= Document excerpt =

>> begin

I was born in 1956 and lived at 16 Northfield Lane until I married in 1974, my parents lived there until 1990.

With reference to your story about Pear Tree Cottage. The shoe mender was Mr Chapman and his shop always smelled of leather and he used to have shoes all over the back tied together, I can remember being sent there with shoes by my mother. Chapman’s, originally Williams fish and chip shop, is just showing on the picture below, to the left of Foer’s farm.

I remember all the cottages and Pear Tree being last. At Foers farm the front of the farmhouse was used as a Bank, opposite the crossroads, where I can remember going with my grandmother.

Does anyone remember Wopo, he used to always be at Foer’s farm and sat on the wall. He used to break in horses at the back of Foer’s farm.

The crossing in front of the farm on the way to school had a crossing lady, Mrs Green, who lived at no. 12 Northfield Lane and was well known because she was crippled on one foot (from being dropped as a baby)and she was my great aunt. She had four children, two of the boys Stephen and John went to Cambridge and Oxford.

I remember also, No 8 Northfield Lane which was Westwood’s who had a wood yard and shop which was ironmongery/household/sweet shop.

I can still see in my mind the view from my bedroom window when I was three before the houses were built on the Cherry Tree estate, I could see Foer’s farm fields swaying like a sea of waves with various crops and at night/early morning you could hear the pit siren.

>> end

= Objectives =
(a) For each statement below about the Northfield Lane reminiscence, say whether it agrees with the text, answering yes or no and quoting the deciding words exactly. (i) The shoe mender was Mr Chapman. (ii) Mrs Green, the crossing lady, lived at no. 8 Northfield Lane. (iii) The front of the farmhouse at Foer's farm was used as a bank.
(b) Write a continuation of the Northfield Lane reminiscence that picks up after its final sentence, the one about the pit siren.

(Raw records)
>> begin

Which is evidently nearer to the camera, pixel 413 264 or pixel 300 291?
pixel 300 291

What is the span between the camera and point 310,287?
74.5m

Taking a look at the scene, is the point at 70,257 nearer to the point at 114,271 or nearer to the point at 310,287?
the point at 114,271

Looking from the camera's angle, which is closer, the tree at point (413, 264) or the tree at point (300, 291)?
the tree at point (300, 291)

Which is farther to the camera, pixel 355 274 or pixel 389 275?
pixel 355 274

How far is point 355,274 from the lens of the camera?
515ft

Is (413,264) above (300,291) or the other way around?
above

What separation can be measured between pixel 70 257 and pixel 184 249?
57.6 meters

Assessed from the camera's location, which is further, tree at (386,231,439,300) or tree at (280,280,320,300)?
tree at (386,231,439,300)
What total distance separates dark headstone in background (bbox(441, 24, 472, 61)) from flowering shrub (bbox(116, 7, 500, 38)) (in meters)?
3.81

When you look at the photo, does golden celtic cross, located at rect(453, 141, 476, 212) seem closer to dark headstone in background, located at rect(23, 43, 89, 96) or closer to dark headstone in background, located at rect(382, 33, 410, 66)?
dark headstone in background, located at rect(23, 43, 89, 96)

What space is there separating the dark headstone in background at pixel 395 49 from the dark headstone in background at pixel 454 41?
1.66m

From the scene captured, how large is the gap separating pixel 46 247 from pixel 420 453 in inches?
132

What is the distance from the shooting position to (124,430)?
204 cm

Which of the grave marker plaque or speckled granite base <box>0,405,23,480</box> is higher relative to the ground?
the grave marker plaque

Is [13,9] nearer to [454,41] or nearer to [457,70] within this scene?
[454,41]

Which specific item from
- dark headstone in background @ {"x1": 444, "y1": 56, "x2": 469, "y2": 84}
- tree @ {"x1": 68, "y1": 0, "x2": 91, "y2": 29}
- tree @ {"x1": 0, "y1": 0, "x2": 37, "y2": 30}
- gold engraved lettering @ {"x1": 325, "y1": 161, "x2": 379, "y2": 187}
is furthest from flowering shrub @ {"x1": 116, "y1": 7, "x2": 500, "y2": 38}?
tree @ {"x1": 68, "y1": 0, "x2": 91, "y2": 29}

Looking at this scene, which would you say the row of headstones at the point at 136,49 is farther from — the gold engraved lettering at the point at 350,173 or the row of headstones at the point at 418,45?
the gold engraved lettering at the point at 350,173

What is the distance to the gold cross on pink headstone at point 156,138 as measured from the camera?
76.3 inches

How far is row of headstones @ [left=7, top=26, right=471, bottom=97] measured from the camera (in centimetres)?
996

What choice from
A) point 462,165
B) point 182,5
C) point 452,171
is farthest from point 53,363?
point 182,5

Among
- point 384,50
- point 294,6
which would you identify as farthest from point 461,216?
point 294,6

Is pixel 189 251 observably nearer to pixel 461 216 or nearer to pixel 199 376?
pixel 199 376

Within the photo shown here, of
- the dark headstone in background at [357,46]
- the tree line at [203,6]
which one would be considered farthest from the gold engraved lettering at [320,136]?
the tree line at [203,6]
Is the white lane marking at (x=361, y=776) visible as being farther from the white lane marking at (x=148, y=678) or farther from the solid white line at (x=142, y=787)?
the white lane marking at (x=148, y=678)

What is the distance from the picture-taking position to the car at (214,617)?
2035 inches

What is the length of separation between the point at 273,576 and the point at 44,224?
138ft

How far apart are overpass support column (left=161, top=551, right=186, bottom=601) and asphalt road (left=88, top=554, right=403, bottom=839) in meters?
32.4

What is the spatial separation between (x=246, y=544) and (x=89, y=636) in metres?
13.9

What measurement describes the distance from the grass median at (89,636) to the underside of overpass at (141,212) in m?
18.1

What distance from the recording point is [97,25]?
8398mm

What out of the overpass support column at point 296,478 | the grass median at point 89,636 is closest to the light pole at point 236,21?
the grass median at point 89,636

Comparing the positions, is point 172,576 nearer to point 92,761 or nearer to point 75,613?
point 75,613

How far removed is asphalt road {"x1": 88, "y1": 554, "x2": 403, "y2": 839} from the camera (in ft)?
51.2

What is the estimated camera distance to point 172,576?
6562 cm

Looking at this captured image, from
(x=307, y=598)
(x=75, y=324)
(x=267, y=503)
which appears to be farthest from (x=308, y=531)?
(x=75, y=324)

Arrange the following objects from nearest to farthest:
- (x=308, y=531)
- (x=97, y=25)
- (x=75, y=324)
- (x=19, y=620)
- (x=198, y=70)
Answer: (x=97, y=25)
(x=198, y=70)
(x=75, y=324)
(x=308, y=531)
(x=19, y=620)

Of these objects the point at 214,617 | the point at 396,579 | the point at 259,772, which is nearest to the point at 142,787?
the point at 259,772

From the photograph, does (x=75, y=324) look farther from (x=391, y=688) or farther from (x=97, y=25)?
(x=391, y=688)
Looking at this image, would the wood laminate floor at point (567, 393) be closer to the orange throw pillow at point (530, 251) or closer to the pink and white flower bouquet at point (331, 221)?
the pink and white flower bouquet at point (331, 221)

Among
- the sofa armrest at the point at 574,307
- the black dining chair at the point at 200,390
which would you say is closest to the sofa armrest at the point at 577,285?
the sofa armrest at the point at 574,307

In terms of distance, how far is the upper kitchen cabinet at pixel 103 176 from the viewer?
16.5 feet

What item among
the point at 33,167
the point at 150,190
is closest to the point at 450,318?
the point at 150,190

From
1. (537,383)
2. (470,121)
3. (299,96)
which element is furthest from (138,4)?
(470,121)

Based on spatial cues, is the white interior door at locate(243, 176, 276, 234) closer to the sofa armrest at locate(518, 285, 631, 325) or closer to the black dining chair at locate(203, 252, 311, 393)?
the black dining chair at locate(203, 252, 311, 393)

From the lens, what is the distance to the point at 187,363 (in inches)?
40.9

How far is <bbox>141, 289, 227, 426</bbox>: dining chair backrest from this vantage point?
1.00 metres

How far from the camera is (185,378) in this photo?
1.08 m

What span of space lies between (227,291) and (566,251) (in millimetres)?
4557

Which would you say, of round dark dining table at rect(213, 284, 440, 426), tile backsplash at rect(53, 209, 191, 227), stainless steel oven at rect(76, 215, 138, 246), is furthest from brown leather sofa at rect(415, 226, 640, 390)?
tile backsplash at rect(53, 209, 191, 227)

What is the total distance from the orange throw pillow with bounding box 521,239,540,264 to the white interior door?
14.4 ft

>> end

= Answers below =
(a)
(i) Yes: "The shoe mender was Mr Chapman"
(ii) No: "who lived at no. 12 Northfield Lane"
(iii) Yes: "At Foers farm the front of the farmhouse was used as a Bank"

(b)
Where Northfield Lane school is today, Pashley’s kept their cows(that’s the farm house on the right looking towards Foer’s farm)and the cows used to get out and sometimes come onto our front garden and mother was get very mad and we would either tell Philip Pashley or chase them back down Northfield Lane to their field opposite the cricket ground.

I had a wonderful childhood and you had to know Wickersley as it was then. There was no houses after no. 22 Northfield Lane only fields and only fields as far as Silverwood Colliery – can that be imaged today.

Told by D. Wood, March 2008

Wickersley Hall

I was born in 1927 at Wickersley Hall and was christened in St Albans church.

The hall was purchased by my grandfather, William Marsland around 1925 or so, who was a retired draper from Sheffield.

My grand father William was born in Sheffield and was apprenticed to a boot and shoe maker, I find that quite a number of his family successfully pursued the same profession, and had originated from around Bolton. Lancs. On completion of his apprenticeship he set up shop on his own but after he had made enough money had an apparently quite a large drapers shop in Attercliffe – where he raised a family and kept on until shortly after the first world war when he sold it. During that period period he had bought a weekend? Cottage in Bradwell, when he sold this I do not know but he bought a public house somewhere in Derbyshire which he kept for a short while before buying Wickersley Hall around 1924-5

I lived at Wickersley Hall for two years until my father found another job in Brampton.I can remember quite a lot about the house and a little around it.Sometimes I was taken to Raddigans shop for sweets etc,the last time I was by the shop was a private house with its double rounded front still intact,there was another shop almost opposite which I was taken to for pepper!!

I was also taken to a farm just along the road Mr Baker? who had a number of steam traction engines in the yard; the property had an old barn fairly close which was damaged in a gale about 1928.

The Hall was fairly large, it ran behind the semi detached houses. In the one next door to the hall lived a Mrs Leader, Looking back I guess she must have had a family but I cannot recall any.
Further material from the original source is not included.